The $10,000 Pizzigati Prize honors software developers who, in the spirit of open source computing, are fashioning exceptional applications that aid activists and nonprofits. Tides — a partner to philanthropists, foundations, activists, and organizations worldwide — hosts the prize selection process.
This year Pizzigati Prize winner, Ken Banks, has created software that speaks directly to a harsh global communications reality: Millions of people in remote areas have no access whatsoever to the Internet. But many of these millions do have simple mobile phones.
The software Banks created six years ago enables grassroots groups to reach these millions, using only a laptop computer, a USB cable, and a plain-vanilla mobile phone. And the constituents of these groups can use their own mobile phones to communicate back.
Since 2005, nonprofits have downloaded the totally free — and easy to use — FrontlineSMS software almost 13,000 times, for use in a strikingly varied assortment of projects across the globe. The first independent news agency in Iraq, for instance, is using the software to text message updates to readers in eight different countries.
Other users have a more targeted focus. Some groups are using FrontlineSMS to share fair market prices with local farmers, information that can help these farmers spot — and avoid — commodity traders out to cheat them.
In Azerbaijan, FrontlineSMS has helped mobilize the youth vote in national elections. In Zimbabwe, the software is enabling groups to monitor human rights violations. One group serving overseas Filipino workers is using FrontlineSMS as an emergency help line.
The 44-year-old Ken Banks has based the entire FrontlineSMS effort on basic open source principles. His kiwanja Foundation wants any organization working for grassroots social change to have "the ability to build on and take advantage of the code we've developed."
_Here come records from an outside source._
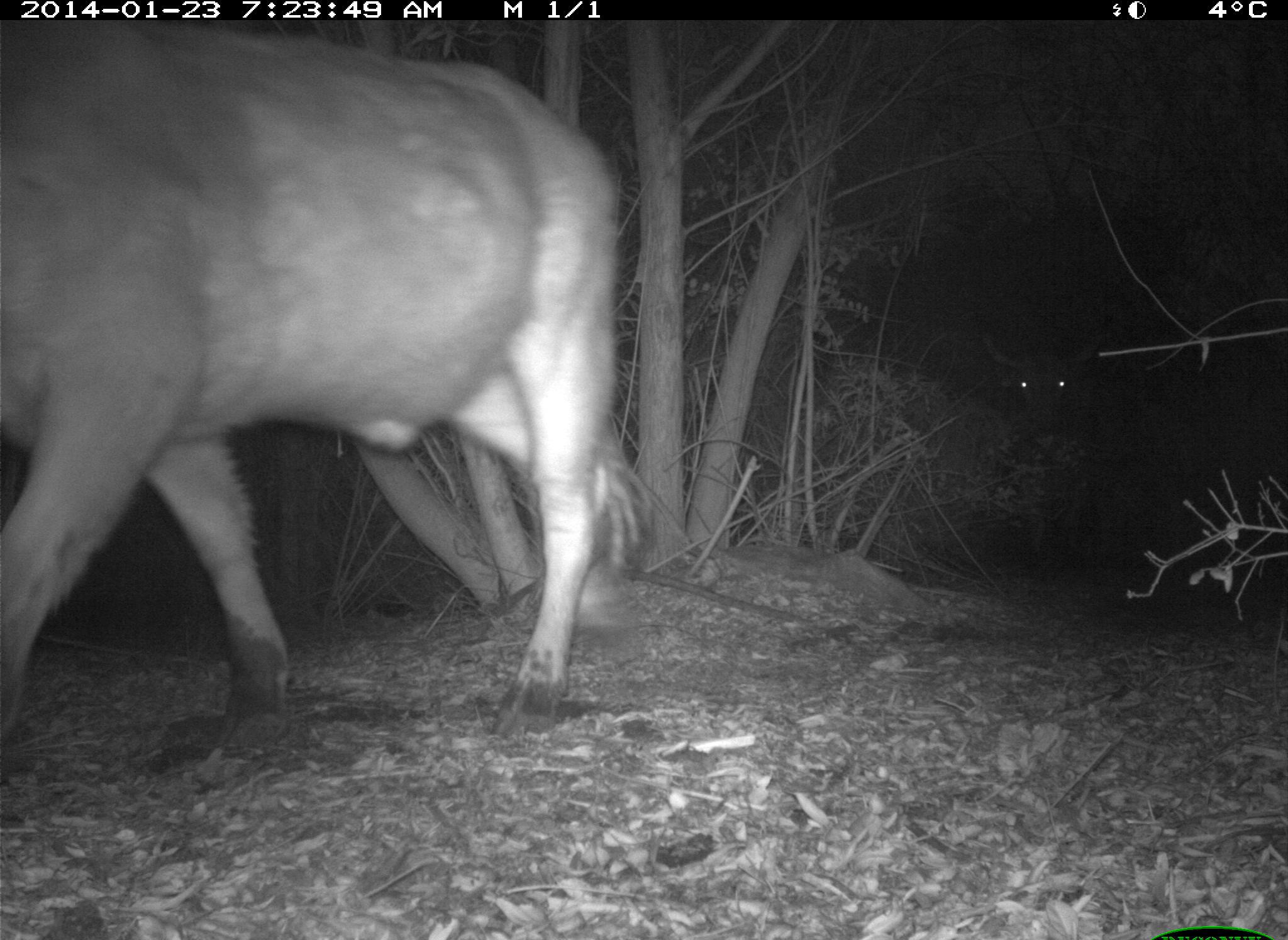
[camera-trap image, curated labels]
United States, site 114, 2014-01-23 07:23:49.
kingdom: Animalia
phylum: Chordata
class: Mammalia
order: Artiodactyla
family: Bovidae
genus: Bos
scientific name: Bos taurus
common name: cow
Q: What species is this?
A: Cow (Bos taurus).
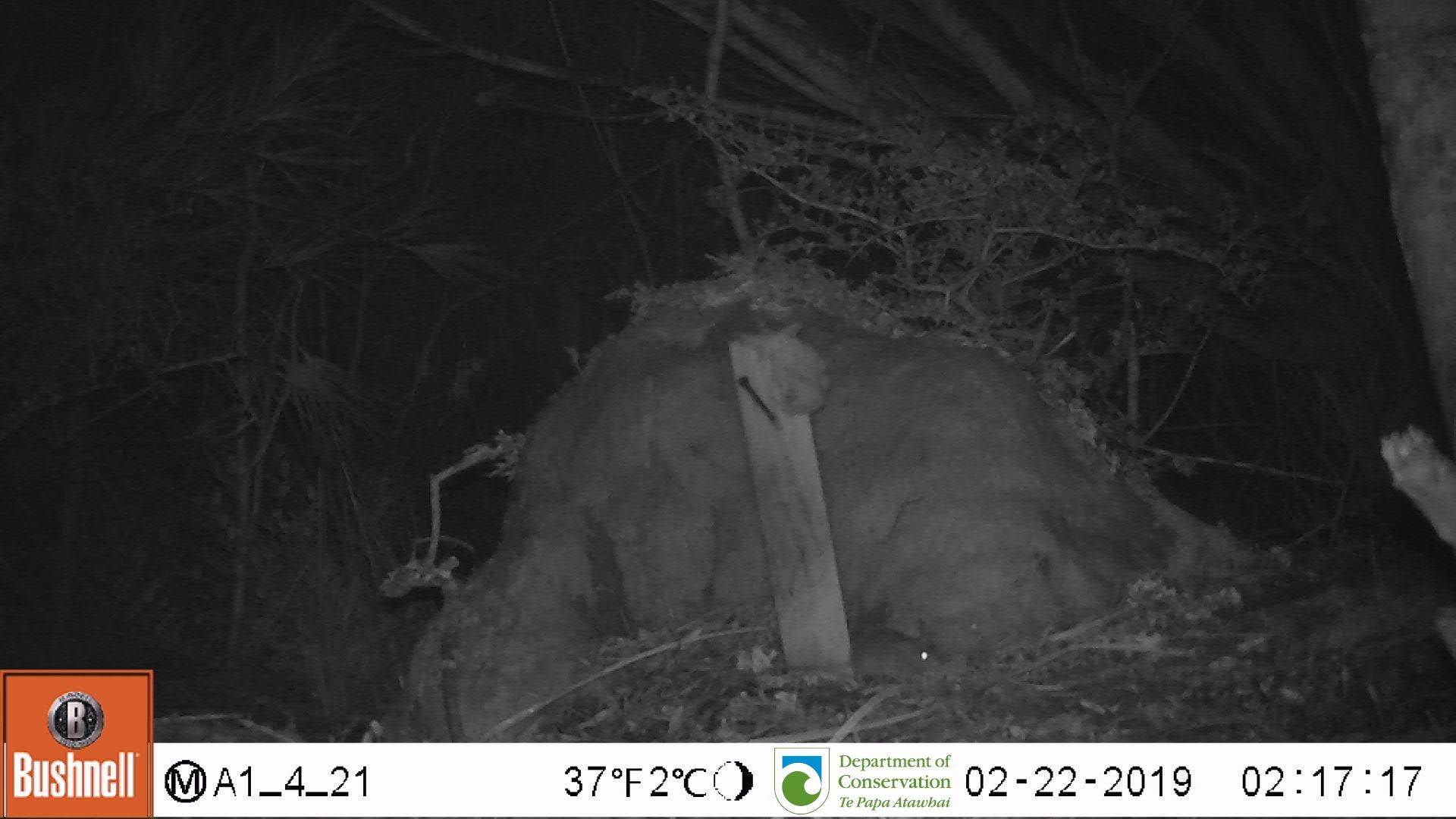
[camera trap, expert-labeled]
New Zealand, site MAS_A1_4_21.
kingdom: Animalia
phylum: Chordata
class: Mammalia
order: Rodentia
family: Muridae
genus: Mus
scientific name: Mus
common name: mouse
This devotion to the open source ethos goes beyond just working with software programmers.
"We're committed," says Banks, "to involving even non-developers among our users in the ongoing improvement of FrontlineSMS."
Banks, an anthropologist by training, has lived and worked all around Africa since the early 1990s. A long-time computer coder, he first started thinking about connecting computers and mobile phones while working on a conservation project in South Africa.
In 2005, Banks raised a small amount of money, bought some equipment and cables, and sat down, over five summer weeks, to write the first FrontlineSMS software. That October, Banks released his new code over the Web.
"What's happened since," he says, "has been pretty amazing."
A number of groups and organizations, ranging from National Geographic to the MacArthur Foundation, have noted the wide and positive impact that Banks has had with FrontlineSMS. Banks himself is hoping that his work will have an equally positive impact on the next generation of software developers.
"Stories like mine — developing FrontlineSMS with very limited resources over a five week period — can inspire younger developers," he points out. "They prove that anyone with an idea can make a real difference if they stick with it."
Banks, currently based in Cambridge, UK, will receive this year's Pizzigati Prize in a presentation during the National Technology Network's 2011 Nonprofit Technology Conference, set to begin March 17 in Washington, D.C.
This year's Pizzigati Prize judging panel included three previous winners of the prize — Darius Jazayeri, Yaw Anokwa, and Barry Warsaw — and two veteran professionals who have each earned wide respect within the nonprofit computing world, Joseph Mouzon and Erika Bjune.
The applications forms, background information, and deadline for next year's Pizzigati Prize will be available later this year at the Pizzigati Prize Web site.
About The Pizzigati Prize
The Antonio Pizzigati Prize for Software in the Public Interest goes annually to an open source software developer who is adding significant value to the nonprofit sector and movements for social change.
The prize honors the brief life of Tony Pizzigati, an early advocate of open source computing. Born in 1971, Tony spent his college years at MIT, where he worked at the world-famous MIT Media Lab. Tony died in 1995, in an auto accident on his way to work in Silicon Valley.
To learn more about the prize and its judging criteria, visit www.pizzigatiprize.org.
About Tides
Tides, the Pizzigati Prize selection process host, partners with philanthropists, foundations, activists, and organizations across the United States and around the globe to promote economic justice, robust democratic processes, and the opportunity to live in a healthy and sustainable environment where human rights are preserved and protected.